Chelsey Beardy woke up early Boxing Day morning to the sound of a firefighter banging at the door of her West End apartment.
She very quickly realized her home was on fire.
“He was telling us to get out, because he said that the roof was going to collapse,” Beardy told Global News Friday, a day after fire completely destroyed the apartment at 578 Agnes St. she shared with her mother, step-father, and two-year-old daughter.
“I got up, grabbed my daughter, two sets of clothes and four Pampers, and ran out.”
Beardy and her family are among 25 people from the three-storey apartment building left displaced by the fire, which started shortly before 2:30 a.m.
Everyone in the building at the time was able to get out safely, and no injuries were reported.
Fire officials have said the fire likely started in a top floor suite and spread to the roof, but an official cause will be hard to determine because the structure was deemed too unsafe to enter.
Those quickly deteriorating building conditions meant crews could only attack the fire from the outside, and residents weren’t able to go back in to get their belongings once the fire was out.
“We lost every single thing — all we have left is just the clothes on our backs,” said Beardy, who, like many living in the building, didn’t have rental insurance.
“I hate to go into a shelter with my daughter, but I barely have family members that are around.
“Honestly I have no idea what we’re going to do.”
For now Beardy and her family are staying at a downtown Winnipeg hotel, an expense covered by the Canadian Red Cross, which has stepped in to help those left homeless by the blaze.

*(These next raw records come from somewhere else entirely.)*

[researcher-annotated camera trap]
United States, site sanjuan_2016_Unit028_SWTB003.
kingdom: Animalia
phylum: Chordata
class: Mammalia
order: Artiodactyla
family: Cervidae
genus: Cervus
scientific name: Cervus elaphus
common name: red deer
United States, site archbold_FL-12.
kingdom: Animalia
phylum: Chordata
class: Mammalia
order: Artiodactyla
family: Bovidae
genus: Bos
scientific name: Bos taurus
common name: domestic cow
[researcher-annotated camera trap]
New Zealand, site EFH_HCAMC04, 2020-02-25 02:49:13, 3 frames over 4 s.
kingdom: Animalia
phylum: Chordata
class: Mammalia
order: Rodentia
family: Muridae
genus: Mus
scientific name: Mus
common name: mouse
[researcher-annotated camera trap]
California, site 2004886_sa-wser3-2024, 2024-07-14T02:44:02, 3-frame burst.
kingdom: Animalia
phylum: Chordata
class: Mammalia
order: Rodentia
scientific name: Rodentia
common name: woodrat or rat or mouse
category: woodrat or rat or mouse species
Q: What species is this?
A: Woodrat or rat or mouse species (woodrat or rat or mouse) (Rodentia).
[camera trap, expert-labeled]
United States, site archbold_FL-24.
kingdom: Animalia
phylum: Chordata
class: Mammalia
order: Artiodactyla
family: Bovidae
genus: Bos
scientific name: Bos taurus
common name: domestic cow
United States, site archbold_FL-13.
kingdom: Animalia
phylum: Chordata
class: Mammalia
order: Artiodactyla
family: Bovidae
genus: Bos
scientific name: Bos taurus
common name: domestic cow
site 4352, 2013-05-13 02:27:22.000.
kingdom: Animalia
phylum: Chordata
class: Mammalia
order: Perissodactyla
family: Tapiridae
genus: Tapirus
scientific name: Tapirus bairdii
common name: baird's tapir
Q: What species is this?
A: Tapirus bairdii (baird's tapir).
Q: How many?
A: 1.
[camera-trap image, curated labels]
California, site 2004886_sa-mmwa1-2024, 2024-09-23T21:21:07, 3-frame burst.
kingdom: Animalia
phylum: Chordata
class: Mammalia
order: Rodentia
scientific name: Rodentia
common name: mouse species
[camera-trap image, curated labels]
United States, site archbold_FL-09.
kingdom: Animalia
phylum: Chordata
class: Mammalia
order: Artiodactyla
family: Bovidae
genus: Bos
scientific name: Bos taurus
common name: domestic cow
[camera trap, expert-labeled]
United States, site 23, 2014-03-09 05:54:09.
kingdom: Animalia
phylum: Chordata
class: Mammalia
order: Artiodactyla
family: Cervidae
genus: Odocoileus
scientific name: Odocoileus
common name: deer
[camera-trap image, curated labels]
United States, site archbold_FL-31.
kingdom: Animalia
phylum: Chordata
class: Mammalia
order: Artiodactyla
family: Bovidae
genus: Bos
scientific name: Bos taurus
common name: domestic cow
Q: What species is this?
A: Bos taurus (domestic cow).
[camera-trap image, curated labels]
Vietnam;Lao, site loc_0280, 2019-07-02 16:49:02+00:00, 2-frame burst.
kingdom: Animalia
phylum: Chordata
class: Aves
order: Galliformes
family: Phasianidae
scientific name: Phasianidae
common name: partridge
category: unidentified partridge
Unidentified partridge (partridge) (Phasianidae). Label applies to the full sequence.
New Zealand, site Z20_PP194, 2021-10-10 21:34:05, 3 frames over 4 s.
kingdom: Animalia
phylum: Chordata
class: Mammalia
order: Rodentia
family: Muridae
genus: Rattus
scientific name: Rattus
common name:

The organization is covering three days of hotel stays for those living in the apartment and another 10 from a neighbouring home also affected by the blaze.
The Red Cross is also providing food, clothing, and hygiene products and are helping those affected access programs to help going forward.
“This is obviously a really tough time of year for it to happen to people,” said Red Cross spokesperson Jason Small.
“We try to help them get going and point them in the right direction so they find those other supports if they need them.
“This gives them something to start as they start rebuilding their lives.”
Like Beardy, SongGirl Reyes-Starr and Barry Houle are left scrambling trying to find a new home after the fire.
The couple were visiting relatives in Saskatchewan for the holidays when the blaze started.
“We got a call at about 4 o’clock in the morning, from a neighbour, telling us that we no longer had a home — that our home was on fire,” said Reyes-Starr Friday from the downtown Winnipeg hotel she and Houle are staying for the time being.
“It’s painful — you’re excited to go away, excited to go visit family and then you’re excited to come home, but you don’t have a home to come home to.”
“What do you do? Where do you live in the cold?”
Houle said the family lost everything — including decades of family photos — and are now desperately searching for their cat, Tux, who hasn’t been seen since the fire.
As demolition crews worked to tear down the building Friday, Reyes-Starr and Houle watched, hopeful to see Tux run out, but left without seeing their black-and-white cat.
While she worries about her own future, Reyes-Starr said the building was home to both elders and young families, and she’s hopeful housing can be found for them first.
“I’m grateful that we’re here today, because everything that was in there is materialistic — 95 per cent of it can be replaced,” she said.
“I’m just grateful that everyone from our apartment block got out and nobody got hurt.”